_Task brief_. Retype the material that follows exactly, limited to the lines from the one with "Географическое полажение Находится" through the one with "歌うサッカーパンダ ミファンダ アニメ情報", and keep out all pictures.

_Listed entries_.

------------------------------------------------------------

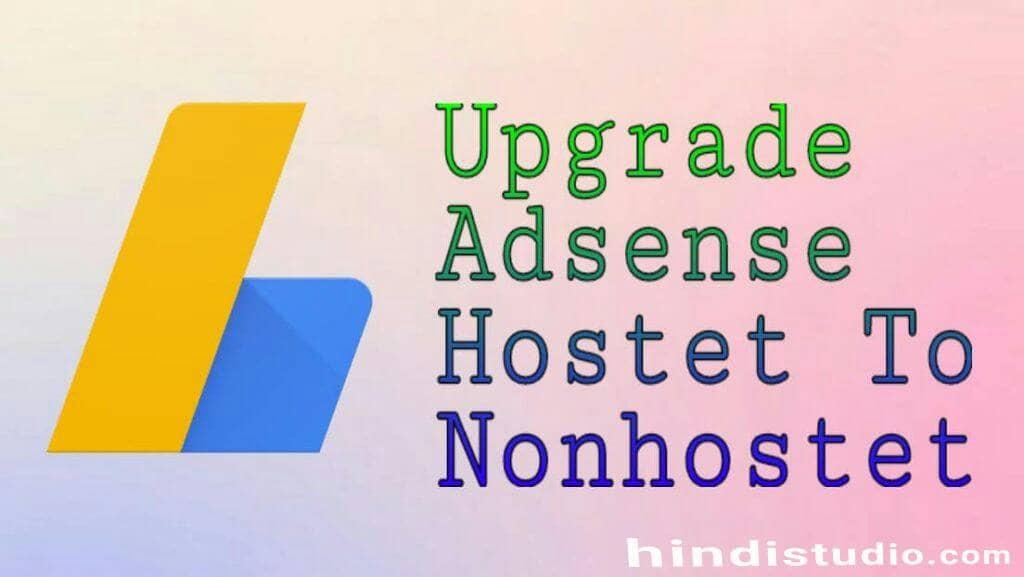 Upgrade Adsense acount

------------------------------------------------------------

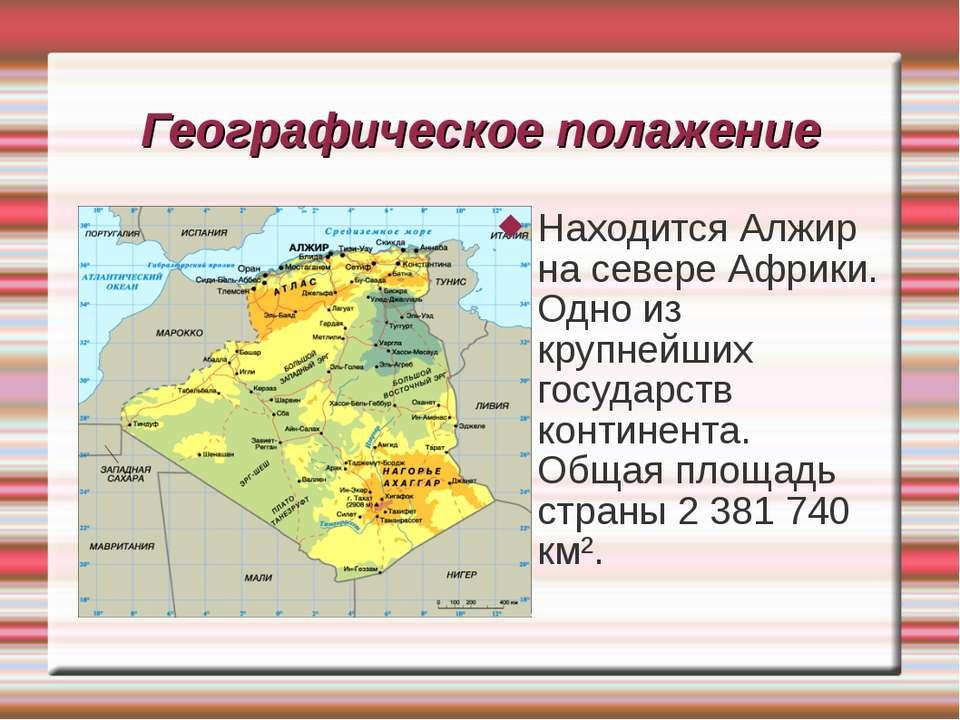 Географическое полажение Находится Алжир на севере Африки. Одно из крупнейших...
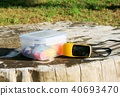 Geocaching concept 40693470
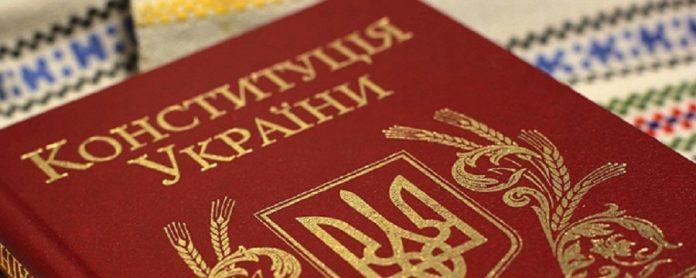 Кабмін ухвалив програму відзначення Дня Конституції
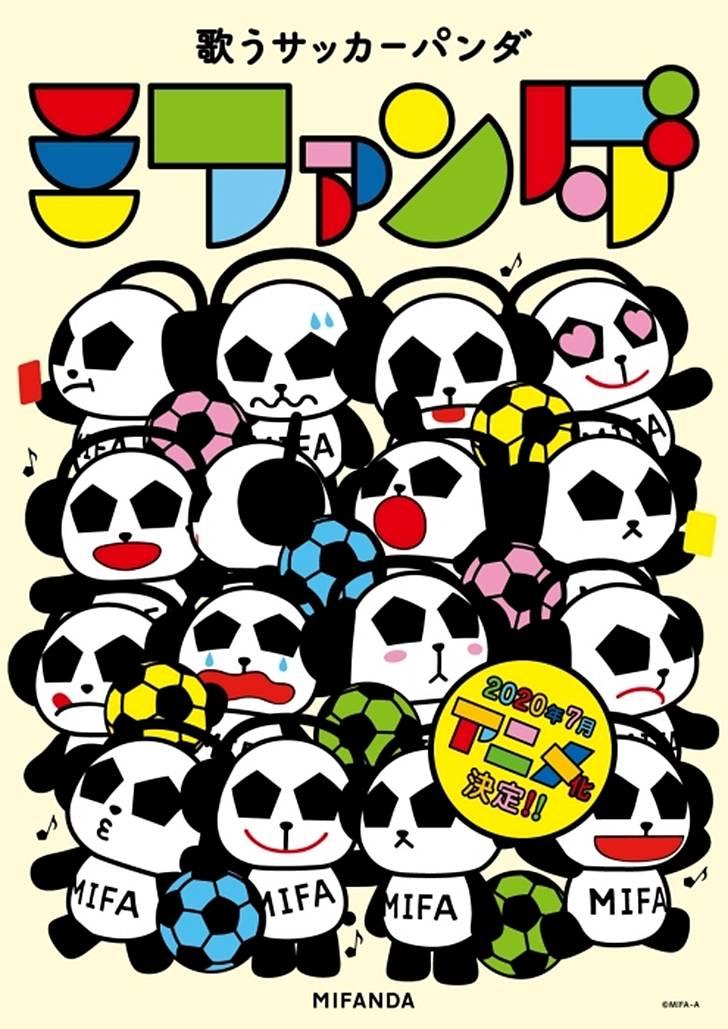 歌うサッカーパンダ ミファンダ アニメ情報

------------------------------------------------------------

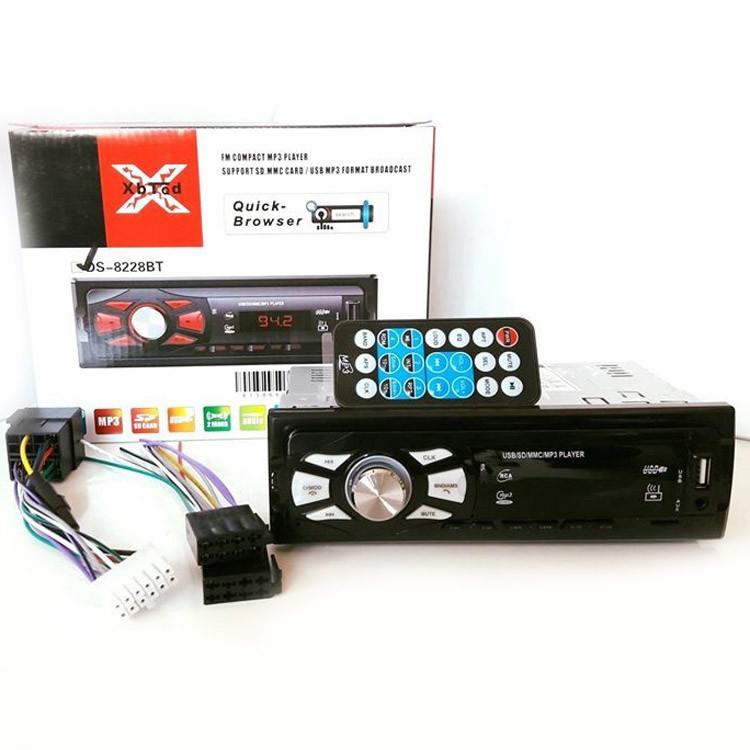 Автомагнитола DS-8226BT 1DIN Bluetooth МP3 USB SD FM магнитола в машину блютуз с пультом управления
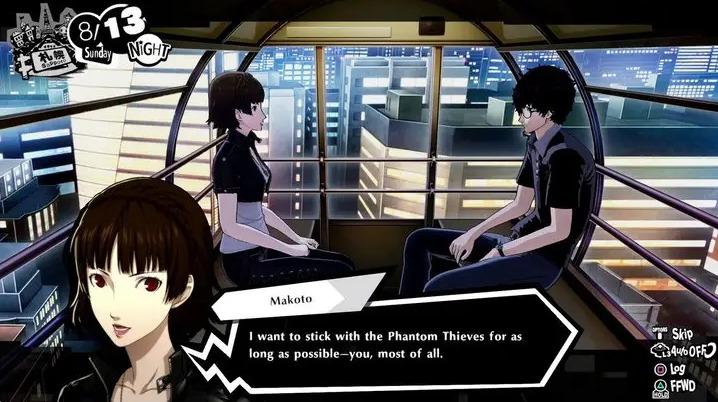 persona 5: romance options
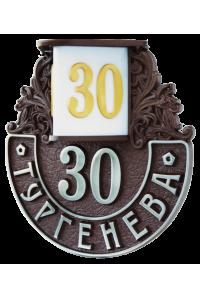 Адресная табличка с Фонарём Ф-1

------------------------------------------------------------

_Exercise result_.
 Географическое полажение Находится Алжир на севере Африки. Одно из крупнейших...
 Geocaching concept 40693470
 Кабмін ухвалив програму відзначення Дня Конституції
 歌うサッカーパンダ ミファンダ アニメ情報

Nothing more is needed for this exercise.